Avant les représentations prévues dans quelques jours au Théâtre Jules-Julien, les acteurs du collectif FAR ont partagé avec le public du TPN une répétition de « la Fausse suivante », de Marivaux. Ambiance.
Le Théâtre du Pont-Neuf présente régulièrement des sorties de résidence de compagnies, ouvertes au public. Comme celle de « la Fausse suivante » de Marivaux, une création du FAR, nouveau collectif d’acteurs toulousains, qui eut lieu en décembre dernier. «Ce désir de présenter une étape de travail et de discuter ensuite collectivement avec le public est une démarche sociale qui bat en brèche l’idée de consommation du spectacle et de la culture en général. C’est une excellente idée de convoquer les spectateurs à une sortie de résidence pour voir comment se dégage la création à partir d’un texte et apprécier le processus de travail. En tant qu’enseignant, je viendrai assister à deux représentations de « la Fausse suivante »: d’abord avec mon groupe d’élèves en option théâtre et ensuite avec mes élèves de français à qui je fais étudier Marivaux. Ce seront deux approches différentes…».
Ce professeur de français est spectateur et comédien amateur.

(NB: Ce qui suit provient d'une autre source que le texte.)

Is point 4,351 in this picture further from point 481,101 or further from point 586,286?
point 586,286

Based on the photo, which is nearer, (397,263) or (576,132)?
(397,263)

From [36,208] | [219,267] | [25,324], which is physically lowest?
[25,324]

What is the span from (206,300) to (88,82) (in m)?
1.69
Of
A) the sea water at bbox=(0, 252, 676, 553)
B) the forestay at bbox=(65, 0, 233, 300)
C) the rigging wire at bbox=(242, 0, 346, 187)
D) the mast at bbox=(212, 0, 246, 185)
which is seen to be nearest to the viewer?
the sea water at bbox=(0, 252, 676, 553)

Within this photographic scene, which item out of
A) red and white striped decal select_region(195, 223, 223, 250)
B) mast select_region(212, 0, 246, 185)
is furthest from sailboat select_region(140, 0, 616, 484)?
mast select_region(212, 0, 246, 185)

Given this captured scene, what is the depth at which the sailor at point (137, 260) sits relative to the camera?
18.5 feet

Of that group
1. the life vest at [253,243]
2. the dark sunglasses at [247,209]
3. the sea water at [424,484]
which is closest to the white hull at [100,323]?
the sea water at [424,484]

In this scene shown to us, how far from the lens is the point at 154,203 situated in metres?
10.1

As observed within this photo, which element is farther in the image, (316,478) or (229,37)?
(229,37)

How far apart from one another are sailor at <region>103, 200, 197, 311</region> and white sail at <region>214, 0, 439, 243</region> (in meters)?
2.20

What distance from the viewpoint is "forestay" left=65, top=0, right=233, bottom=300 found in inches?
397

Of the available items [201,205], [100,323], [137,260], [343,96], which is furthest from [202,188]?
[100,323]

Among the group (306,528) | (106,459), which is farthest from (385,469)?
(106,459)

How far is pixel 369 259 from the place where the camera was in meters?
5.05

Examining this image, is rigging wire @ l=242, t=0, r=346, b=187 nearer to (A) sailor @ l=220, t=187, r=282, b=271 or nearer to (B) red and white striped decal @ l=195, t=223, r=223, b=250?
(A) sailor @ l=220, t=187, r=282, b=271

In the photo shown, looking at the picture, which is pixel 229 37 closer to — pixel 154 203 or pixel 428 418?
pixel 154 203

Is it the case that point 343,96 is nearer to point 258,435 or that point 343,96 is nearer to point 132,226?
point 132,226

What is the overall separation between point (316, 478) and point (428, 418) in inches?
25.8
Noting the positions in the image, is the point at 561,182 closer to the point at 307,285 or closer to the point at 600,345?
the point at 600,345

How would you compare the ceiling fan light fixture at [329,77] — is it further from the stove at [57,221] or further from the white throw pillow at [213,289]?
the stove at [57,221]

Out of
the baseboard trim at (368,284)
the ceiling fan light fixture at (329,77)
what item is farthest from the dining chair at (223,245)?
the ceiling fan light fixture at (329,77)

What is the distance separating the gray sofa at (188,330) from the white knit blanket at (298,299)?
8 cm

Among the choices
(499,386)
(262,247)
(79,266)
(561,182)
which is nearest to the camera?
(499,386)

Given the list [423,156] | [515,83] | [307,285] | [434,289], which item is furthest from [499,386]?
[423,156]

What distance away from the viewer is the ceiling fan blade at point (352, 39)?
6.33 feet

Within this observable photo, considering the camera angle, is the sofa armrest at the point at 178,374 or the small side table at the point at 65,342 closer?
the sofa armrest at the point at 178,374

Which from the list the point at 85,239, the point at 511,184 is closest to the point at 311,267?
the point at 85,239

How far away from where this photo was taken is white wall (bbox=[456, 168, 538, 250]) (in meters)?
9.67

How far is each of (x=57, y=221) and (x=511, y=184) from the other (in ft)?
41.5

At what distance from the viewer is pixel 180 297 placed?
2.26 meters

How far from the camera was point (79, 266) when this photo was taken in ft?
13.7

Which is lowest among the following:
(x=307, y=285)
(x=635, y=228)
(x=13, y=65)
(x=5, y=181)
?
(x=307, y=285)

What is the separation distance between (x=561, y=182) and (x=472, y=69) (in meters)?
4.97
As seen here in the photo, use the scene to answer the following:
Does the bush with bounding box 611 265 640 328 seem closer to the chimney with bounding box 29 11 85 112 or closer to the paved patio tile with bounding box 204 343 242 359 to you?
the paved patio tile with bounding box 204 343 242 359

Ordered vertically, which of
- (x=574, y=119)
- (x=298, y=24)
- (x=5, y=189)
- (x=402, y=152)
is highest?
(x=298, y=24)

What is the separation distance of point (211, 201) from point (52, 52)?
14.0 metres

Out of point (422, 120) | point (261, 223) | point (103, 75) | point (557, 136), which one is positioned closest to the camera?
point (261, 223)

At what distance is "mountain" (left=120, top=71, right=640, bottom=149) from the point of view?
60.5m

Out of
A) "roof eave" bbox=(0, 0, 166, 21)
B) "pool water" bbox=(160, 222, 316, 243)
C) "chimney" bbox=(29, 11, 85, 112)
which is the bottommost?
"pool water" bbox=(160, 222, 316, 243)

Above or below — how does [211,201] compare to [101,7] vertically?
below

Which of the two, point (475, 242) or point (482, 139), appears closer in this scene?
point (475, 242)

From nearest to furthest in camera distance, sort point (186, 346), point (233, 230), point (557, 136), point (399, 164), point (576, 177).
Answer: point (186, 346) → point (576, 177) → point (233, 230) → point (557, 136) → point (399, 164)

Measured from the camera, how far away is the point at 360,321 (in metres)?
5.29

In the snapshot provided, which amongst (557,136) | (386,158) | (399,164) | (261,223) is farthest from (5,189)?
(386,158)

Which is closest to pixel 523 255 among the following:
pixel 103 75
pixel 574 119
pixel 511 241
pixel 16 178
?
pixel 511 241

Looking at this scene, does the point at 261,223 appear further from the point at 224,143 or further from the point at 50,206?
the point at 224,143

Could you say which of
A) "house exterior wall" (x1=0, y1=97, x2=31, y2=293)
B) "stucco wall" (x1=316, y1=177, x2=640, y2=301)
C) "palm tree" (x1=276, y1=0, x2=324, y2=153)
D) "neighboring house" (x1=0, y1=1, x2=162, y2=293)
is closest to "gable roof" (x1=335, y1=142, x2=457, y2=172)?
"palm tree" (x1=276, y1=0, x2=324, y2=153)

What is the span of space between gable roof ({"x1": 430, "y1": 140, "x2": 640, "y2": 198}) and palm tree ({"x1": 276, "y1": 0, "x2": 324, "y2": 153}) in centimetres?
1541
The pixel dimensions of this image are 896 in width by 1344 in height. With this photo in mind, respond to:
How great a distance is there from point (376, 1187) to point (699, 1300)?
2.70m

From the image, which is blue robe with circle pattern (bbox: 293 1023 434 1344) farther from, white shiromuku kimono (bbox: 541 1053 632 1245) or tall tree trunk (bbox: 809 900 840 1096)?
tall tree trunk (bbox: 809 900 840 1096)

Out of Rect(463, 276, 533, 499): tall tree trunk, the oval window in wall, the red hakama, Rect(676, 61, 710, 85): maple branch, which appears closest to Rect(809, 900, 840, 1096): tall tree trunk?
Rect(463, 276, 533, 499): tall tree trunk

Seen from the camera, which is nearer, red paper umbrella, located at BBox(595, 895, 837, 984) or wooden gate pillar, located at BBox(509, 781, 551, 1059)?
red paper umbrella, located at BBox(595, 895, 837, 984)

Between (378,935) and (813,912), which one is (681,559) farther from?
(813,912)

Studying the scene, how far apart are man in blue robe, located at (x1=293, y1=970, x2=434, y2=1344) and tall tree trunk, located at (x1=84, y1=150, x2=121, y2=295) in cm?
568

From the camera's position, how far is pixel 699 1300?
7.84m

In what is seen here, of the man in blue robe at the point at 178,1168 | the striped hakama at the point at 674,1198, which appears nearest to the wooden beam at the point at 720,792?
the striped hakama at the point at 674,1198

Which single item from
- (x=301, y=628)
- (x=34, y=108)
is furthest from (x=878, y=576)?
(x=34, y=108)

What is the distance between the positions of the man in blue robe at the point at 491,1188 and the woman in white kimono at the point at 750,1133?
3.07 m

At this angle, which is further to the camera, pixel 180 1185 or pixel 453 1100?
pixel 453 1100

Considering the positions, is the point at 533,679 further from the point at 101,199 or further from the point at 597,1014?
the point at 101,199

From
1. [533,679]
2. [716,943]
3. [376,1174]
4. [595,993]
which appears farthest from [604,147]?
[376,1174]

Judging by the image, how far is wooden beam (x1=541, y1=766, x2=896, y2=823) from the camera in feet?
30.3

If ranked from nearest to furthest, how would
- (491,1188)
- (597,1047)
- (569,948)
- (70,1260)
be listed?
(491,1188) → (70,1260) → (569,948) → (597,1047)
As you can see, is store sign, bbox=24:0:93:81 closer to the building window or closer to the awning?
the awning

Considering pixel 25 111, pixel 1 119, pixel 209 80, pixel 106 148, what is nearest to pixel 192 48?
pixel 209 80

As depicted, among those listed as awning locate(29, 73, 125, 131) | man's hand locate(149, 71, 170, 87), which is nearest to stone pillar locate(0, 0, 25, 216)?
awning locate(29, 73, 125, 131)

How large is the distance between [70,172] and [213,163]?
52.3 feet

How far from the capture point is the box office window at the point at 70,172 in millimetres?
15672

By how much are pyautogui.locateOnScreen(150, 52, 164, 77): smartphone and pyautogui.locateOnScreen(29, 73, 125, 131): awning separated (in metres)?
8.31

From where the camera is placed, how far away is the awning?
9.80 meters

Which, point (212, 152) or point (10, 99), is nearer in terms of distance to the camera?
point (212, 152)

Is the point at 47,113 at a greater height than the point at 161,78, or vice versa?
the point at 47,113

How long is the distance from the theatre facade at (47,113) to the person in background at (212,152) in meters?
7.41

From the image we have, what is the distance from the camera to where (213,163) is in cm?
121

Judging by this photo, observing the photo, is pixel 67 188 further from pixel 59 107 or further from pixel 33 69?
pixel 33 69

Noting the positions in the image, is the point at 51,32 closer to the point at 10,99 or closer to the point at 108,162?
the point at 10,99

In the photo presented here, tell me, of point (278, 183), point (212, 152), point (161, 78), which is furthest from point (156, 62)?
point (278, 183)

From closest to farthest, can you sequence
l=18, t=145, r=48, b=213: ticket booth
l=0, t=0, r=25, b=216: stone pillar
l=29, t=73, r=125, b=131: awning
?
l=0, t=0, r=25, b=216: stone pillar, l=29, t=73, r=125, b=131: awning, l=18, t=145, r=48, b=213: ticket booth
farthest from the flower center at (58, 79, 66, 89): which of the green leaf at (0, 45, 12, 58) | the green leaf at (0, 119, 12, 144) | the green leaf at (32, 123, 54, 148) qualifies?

Il faisait alors connaissance au TPN avec le collectif FAR, constitué par les metteurs en scène et comédiens Laurent Pérez – directeur artistique du Théâtre du Pont-Neuf – Olivier Jeannelle, Denis Rey, Sylvie Maury et Cécile Carles. «L’idée de monter un collectif est très intéressante car elle pose la question du vivre ensemble, des liens, des regards différents, comme dans une classe d’élèves ! Il y a un engagement citoyen dans un collectif et le choix d’un auteur politique comme Marivaux comme première création lui correspond tout à fait», poursuit le spectateur.
L’ambiance était bon enfant ce soir du 21 décembre. Même si, sur le plateau nu, les comédiens revêtus de leurs vêtements personnels, texte en main, étaient intimidés. «On dit qu’on n’a pas le trac, mais on l’a quand même», annonçait dans un souffle Olivier Jeannelle, détenteur du rôle de Trivelin dans la pièce de Marivaux. Après trois quart d’heure de répétition publique, un bord de scène suivait où les questions des spectateurs fusaient sur la future mise en scène, le choix de la scénographie, des costumes, de la lumière et sur celui du texte. «Il nous fallait une pièce à cinq personnages. Nous avions tous envie de monter un classique mais avec des problématiques contemporaines : ceux des rapports de force, des sentiments et de l’argent», annonce Laurent Pérez.
« La Fausse suivante » est une pièce suffisamment structurée pour ne pas permettre d’interprétation subjective des uns et des autres. Même à cinq, il y a une lecture objective de la pièce», précise Olivier Jeannelle. Qui évoque aussi le système de Law dont Marivaux fut victime, ruiné par cette première forme de marché boursier : «Nous avons apprécié ces similitudes entre le XVIIIe siècle et notre époque. Les enjeux de cette pièce parlent à l’homme d’aujourd’hui». Jeu engagé et réaliste, environnement minimaliste, structuré par la lumière : tels sont les partis pris du collectif, basé sur un théâtre d’acteurs. Et Laurent Pérez de conclure : «On n’a rien à prouver sur Marivaux, on veut juste faire entendre sa langue. Il raconte assez de choses fortes sans que nous n’ayons à en rajouter. C’est lui qui nous guide. Au sein du FAR : pas de regard de metteur en scène, on laisse nos égos au placard et on y va». Après huit jours de résidence au TPN, ce travail en cours s’est poursuivi en janvier au Centre Culturel de Saint-Simon, puis sera présenté en février lors de cinq soirées au Théâtre Jules-Julien.
Sarah Authesserre
Une chronique du mensuel Intramuros
« La Fausse suivante », du 19 au 23 février, 20h00, au Théâtre Jules-Julien, 6, avenue des Écoles-Jules-Julien, Toulouse. Tél.: 05 81 91 79 19.